**Excerpted records**

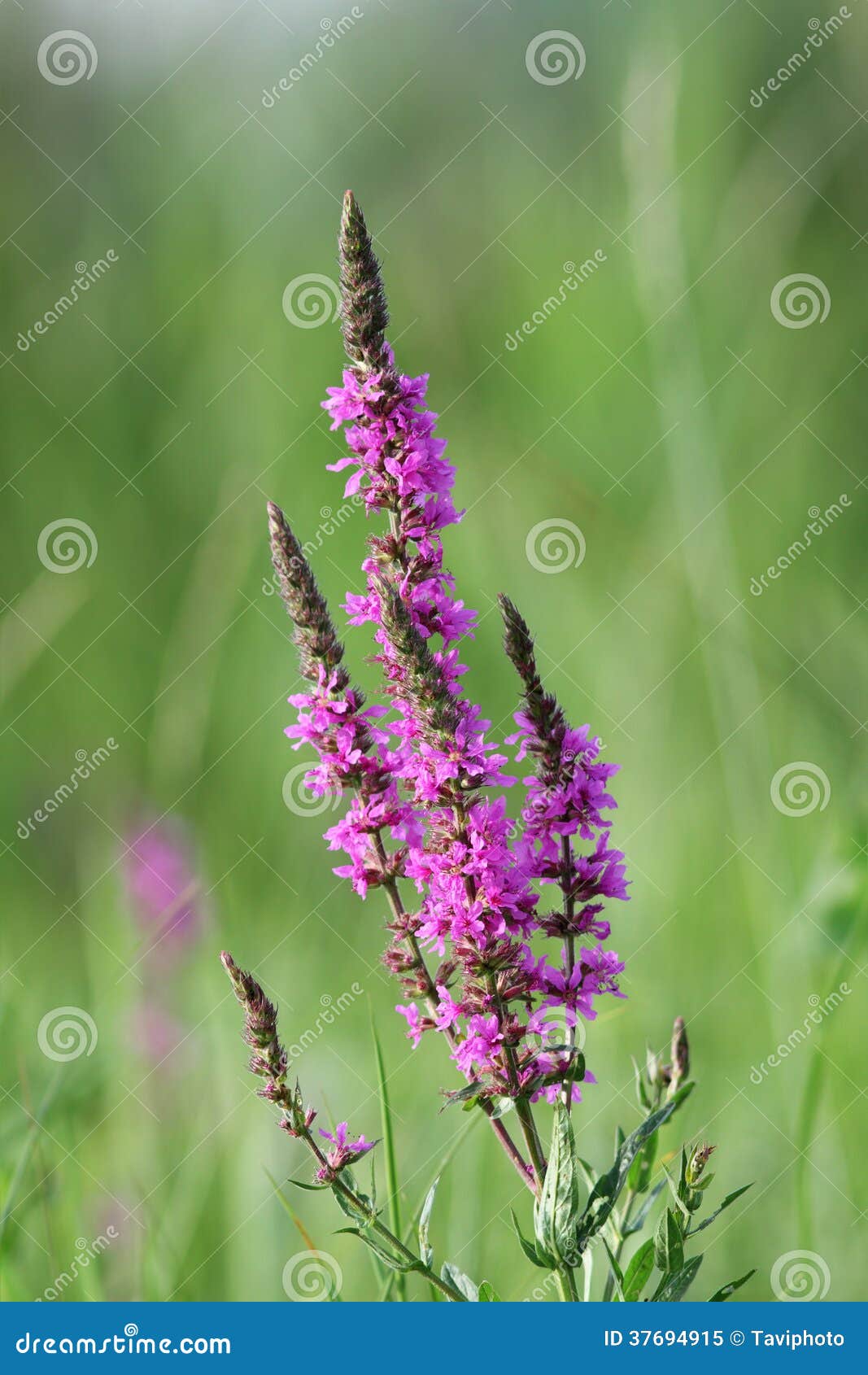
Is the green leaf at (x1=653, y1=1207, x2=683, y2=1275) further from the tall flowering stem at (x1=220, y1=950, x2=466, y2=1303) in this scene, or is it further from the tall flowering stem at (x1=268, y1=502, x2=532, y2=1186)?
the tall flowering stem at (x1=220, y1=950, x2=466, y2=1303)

* * *

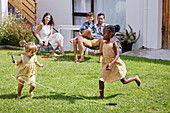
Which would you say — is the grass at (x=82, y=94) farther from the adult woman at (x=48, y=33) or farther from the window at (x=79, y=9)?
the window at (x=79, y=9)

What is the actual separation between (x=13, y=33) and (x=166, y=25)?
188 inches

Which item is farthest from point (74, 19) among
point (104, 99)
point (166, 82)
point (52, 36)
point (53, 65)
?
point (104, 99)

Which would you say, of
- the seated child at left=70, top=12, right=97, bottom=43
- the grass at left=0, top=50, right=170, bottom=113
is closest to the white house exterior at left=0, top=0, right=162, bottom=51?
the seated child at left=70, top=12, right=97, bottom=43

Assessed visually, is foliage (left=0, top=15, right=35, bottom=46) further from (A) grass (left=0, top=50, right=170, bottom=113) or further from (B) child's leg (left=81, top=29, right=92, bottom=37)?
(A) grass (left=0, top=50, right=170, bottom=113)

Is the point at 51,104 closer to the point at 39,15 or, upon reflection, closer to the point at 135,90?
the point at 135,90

...

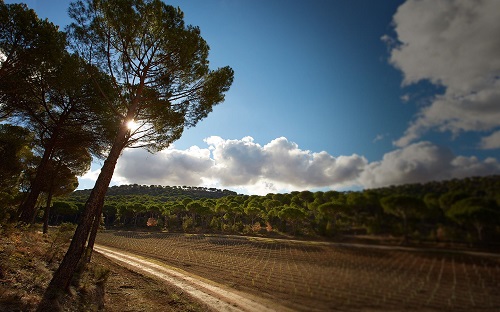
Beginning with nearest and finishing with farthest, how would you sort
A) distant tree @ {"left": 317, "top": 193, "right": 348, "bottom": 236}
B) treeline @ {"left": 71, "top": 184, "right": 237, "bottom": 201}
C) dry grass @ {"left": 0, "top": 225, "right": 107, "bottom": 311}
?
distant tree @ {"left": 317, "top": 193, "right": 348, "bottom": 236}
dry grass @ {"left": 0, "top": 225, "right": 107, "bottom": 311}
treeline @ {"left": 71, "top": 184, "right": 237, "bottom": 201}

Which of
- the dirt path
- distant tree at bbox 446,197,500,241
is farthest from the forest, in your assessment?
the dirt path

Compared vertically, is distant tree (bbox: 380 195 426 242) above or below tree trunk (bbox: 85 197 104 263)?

**Job**
Pick out each line of the material containing the string "left", and match its case exactly.

**Response to this task**
- the seated child at left=70, top=12, right=97, bottom=43
- the grass at left=0, top=50, right=170, bottom=113
is closest to the white house exterior at left=0, top=0, right=162, bottom=51?
the seated child at left=70, top=12, right=97, bottom=43
Assessed visually, is foliage (left=0, top=15, right=35, bottom=46) further from (A) grass (left=0, top=50, right=170, bottom=113) or further from (B) child's leg (left=81, top=29, right=92, bottom=37)?
(A) grass (left=0, top=50, right=170, bottom=113)
A) distant tree @ {"left": 317, "top": 193, "right": 348, "bottom": 236}
B) treeline @ {"left": 71, "top": 184, "right": 237, "bottom": 201}
C) dry grass @ {"left": 0, "top": 225, "right": 107, "bottom": 311}
distant tree @ {"left": 317, "top": 193, "right": 348, "bottom": 236}
dry grass @ {"left": 0, "top": 225, "right": 107, "bottom": 311}
treeline @ {"left": 71, "top": 184, "right": 237, "bottom": 201}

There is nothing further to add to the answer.